Lean operating rules
- Establish the numeric budget before ranking anything. A budget with no device/network class and no percentile is not a budget — it is a guess. Refuse to close a finding against an undefined budget.
- Rank analyzer contributors by both parsed/gzipped byte size and main-thread execution cost; these produce different orderings, and execution cost correlates more directly with INP than raw byte size does. Report both, do not collapse them into one number.
- Classify every large module into exactly one path: needed on the critical path (keep, minimize), needed but deferrable (route/component-split candidate), duplicated across chunks (fix chunk-grouping config, not application code), or a heavier-than-necessary dependency (replace, or hand off to
tree-shaking-dead-code-review if the issue is unused exports rather than the dependency itself).
- Treat over-splitting as a real regression, not just under-splitting. Every new chunk is a new request; if the aggregate request-overhead cost (connection reuse aside, still parse/eval/scheduling cost) offsets the byte savings, the split is net-negative. Require the byte-vs-request-count comparison before endorsing a split.
- Confirm the installed bundler major version via Context7 before prescribing
manualChunks, rolldownOptions.codeSplitting, or splitChunks syntax — see Context7 Documentation Protocol. Do not assume a memorized API is still current.
- Never accept "it built without errors" as evidence a split is beneficial. Require a before/after byte comparison from the analyzer output, gzipped or brotli as configured for production.
- Flag any dynamic
import() whose module specifier is built from unsanitized user input as a code-injection risk, not merely a performance nit — this is a security-relevant finding, not a style note.
- Do not recommend inlining third-party scripts to "save a request" without naming the CSP/subresource-integrity trade-off of inlined vs. externally loaded, SRI-checkable code.
- Require a CI-enforced budget (bundlesize, Lighthouse CI budget, or bundler-plugin size-limit check) as a condition of marking any size finding resolved.
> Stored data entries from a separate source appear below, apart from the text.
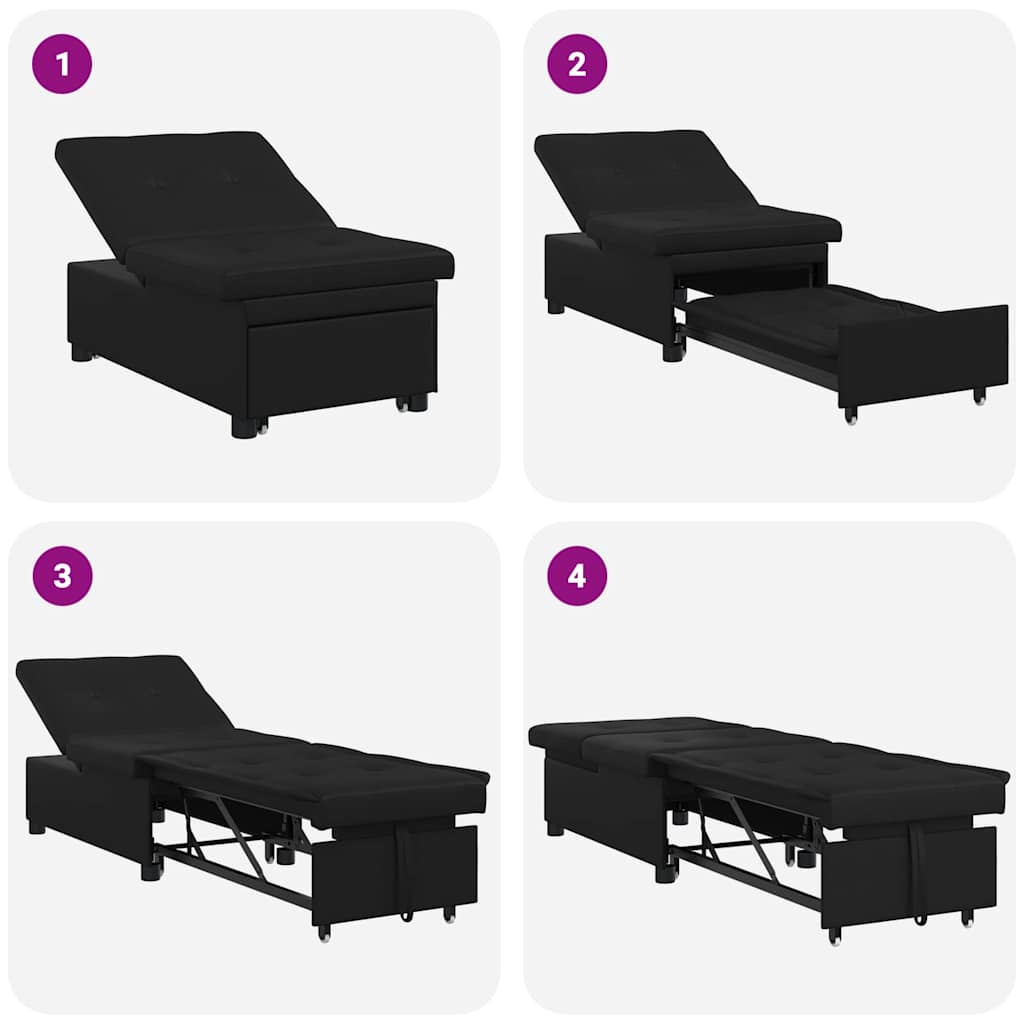 1

2

3

4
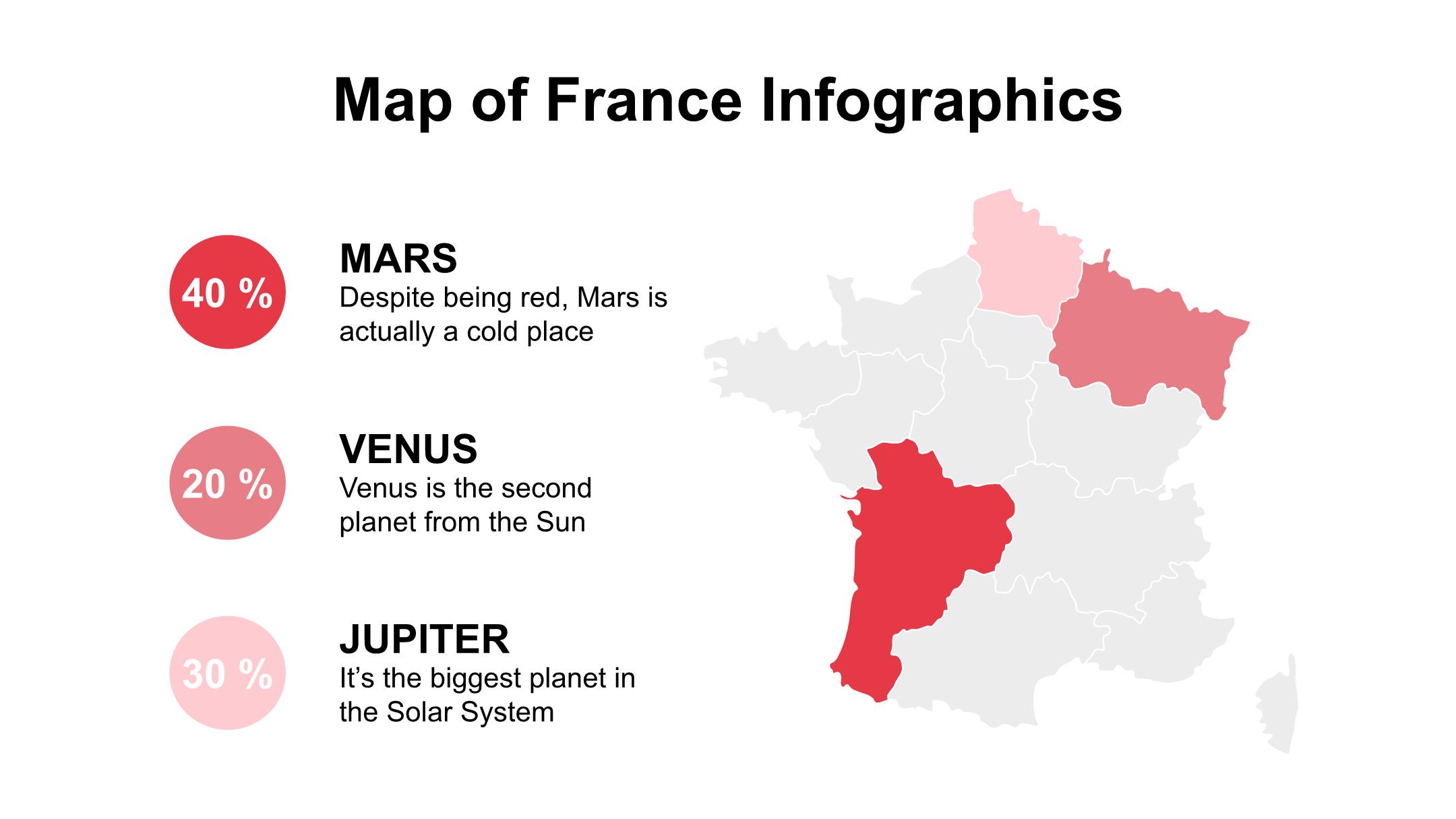 Map of France Infographics

40 %

MARS
Despite being red, Mars is actually a cold place

20 %

VENUS
Venus is the second planet from the Sun

30 %

JUPITER
It’s the biggest planet in the Solar System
A manual one-time fix with no enforcement is not a fix, it is a snapshot.
References
Load these only when needed:
- Budget methodology — use when the user has no existing budget, or an existing budget lacks a device/network class or percentile, and one must be established or corrected.
- Bundler chunking APIs — use when prescribing or reviewing Vite, webpack, or Rollup chunking configuration; contains the version-sensitive API grounding.
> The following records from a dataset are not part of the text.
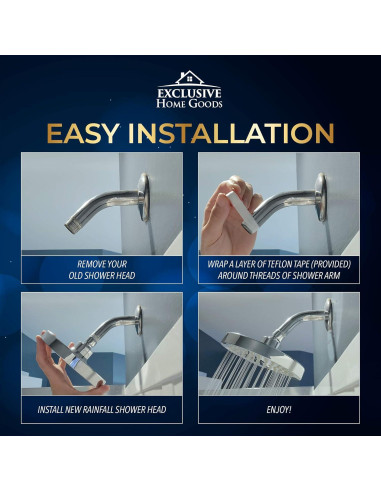 EXCLUSIVE
HOME GOODS

EASY INSTALLATION

REMOVE YOUR OLD SHOWER HEAD

WRAP A LAYER OF TEFLON TAPE (PROVIDED) AROUND THREADS OF SHOWER ARM

INSTALL NEW RAINFALL SHOWER HEAD

ENJOY!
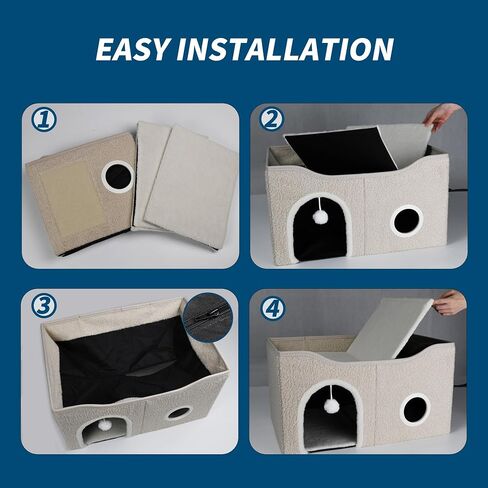 EASY INSTALLATION

①

②

③

④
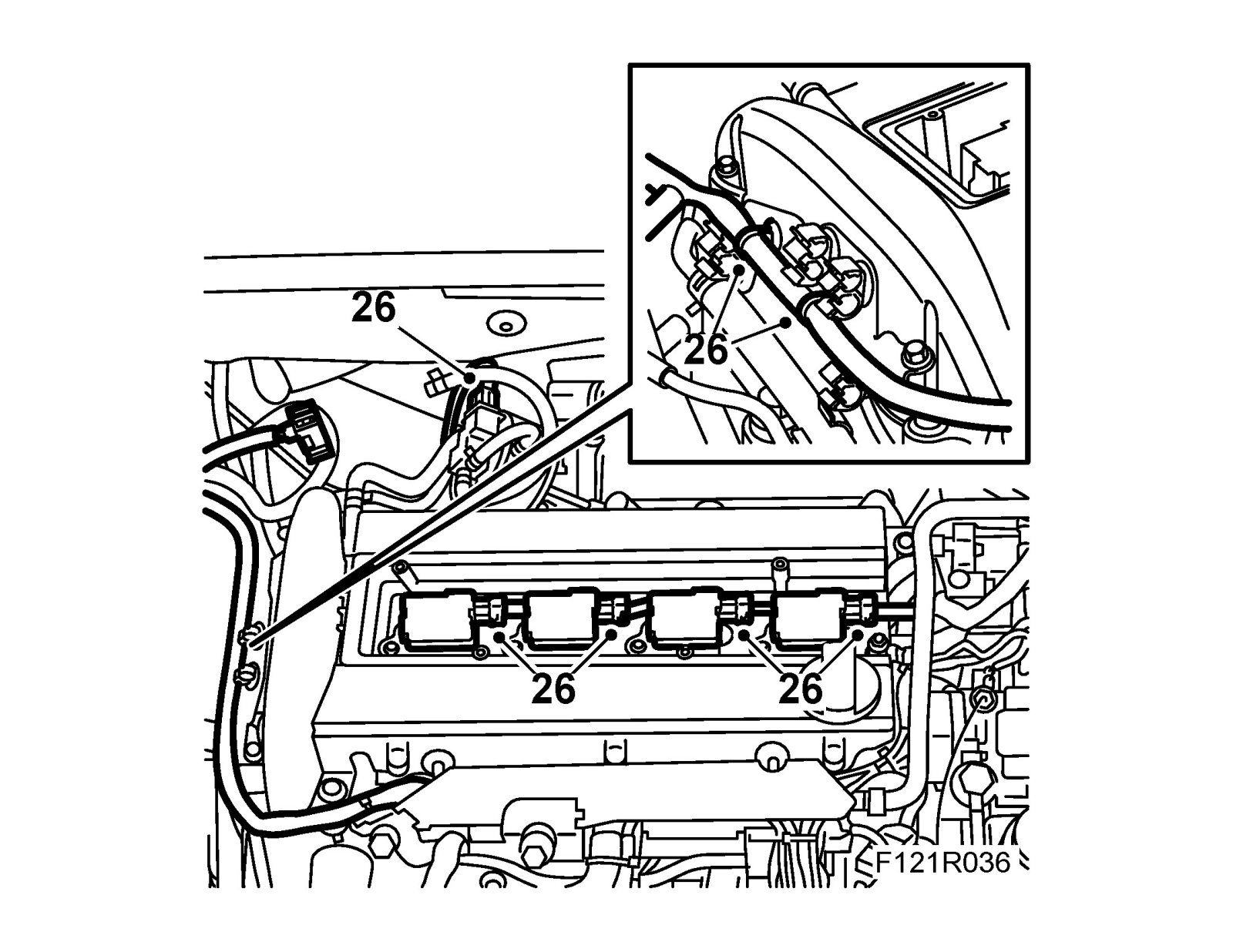 26

26

26

26

F121R036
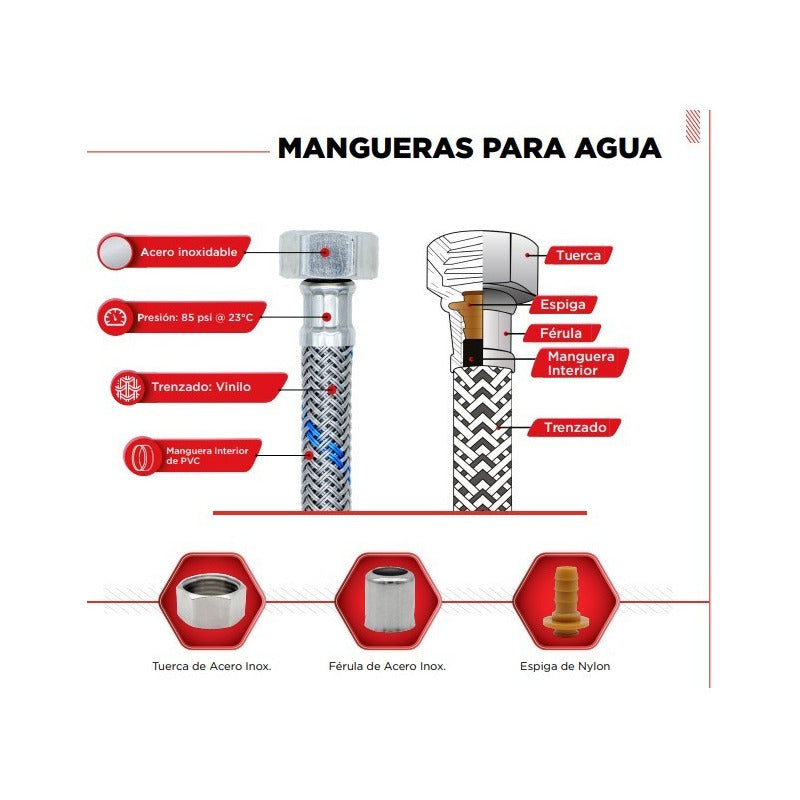 MANGUERAS PARA AGUA

Acero inoxidable

Presión: 85 psi @ 23°C

Trenzado: Vinilo

Manguera Interior de PVC

Tuerca

Espiga

Férula

Manguera Interior

Trenzado

Tuerca de Acero Inox.

Férula de Acero Inox.

Espiga de Nylon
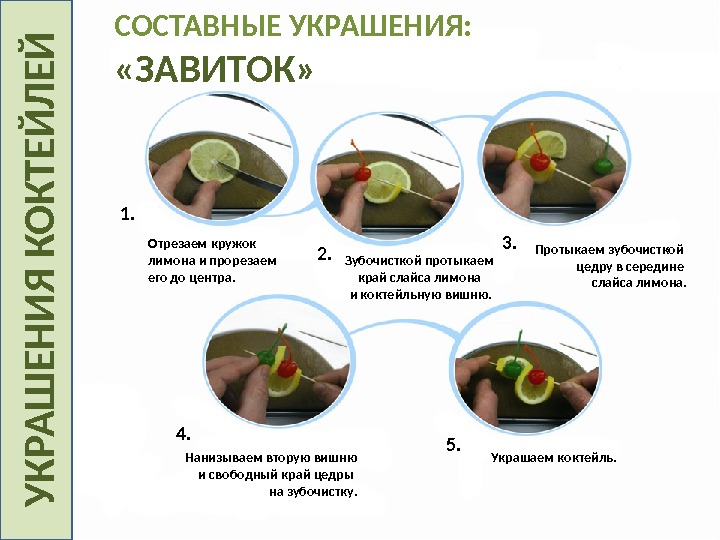 УКРАШЕНИЯ КОКТЕЙЛЕЙ

СОСТАВНЫЕ УКРАШЕНИЯ:
«ЗАВИТОК»

1.
Отрезаем кружок лимона и прорезаем его до центра.

2.
Зубочисткой протыкаем край слайса лимона и коктейльную вишню.

3.
Протыкаем зубочисткой цедру в середине слайса лимона.

4.
Нанизываем вторую вишню и свободный край цедры на зубочистку.

5.
Украшаем коктейль.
- Code-splitting boundaries — use when deciding where to add route- or component-level splitting, or when diagnosing duplicated-dependency-across-chunks and over-splitting.
- CI enforcement and verification — use for every review to specify the CI-enforced budget mechanism, the verification command, and the adversarial checklist before closing the finding.
Response minimum
Return, at minimum:
- the numeric budget in scope (bytes, compression form, device/network class, percentile), stated explicitly or flagged as missing,
- the ranked contributor list with both byte size and main-thread execution-cost figures,
- per-item classification (keep / split / replace / dead-code-handoff / chunk-grouping-fix) with the concrete config diff, version-confirmed against the installed bundler major,
- the CI-enforced budget definition to add, not just a one-time manual fix,
- the verification command (
npm run build -- --report or the project's equivalent analyzer invocation) and the request-count check confirming the split did not net-negative the change.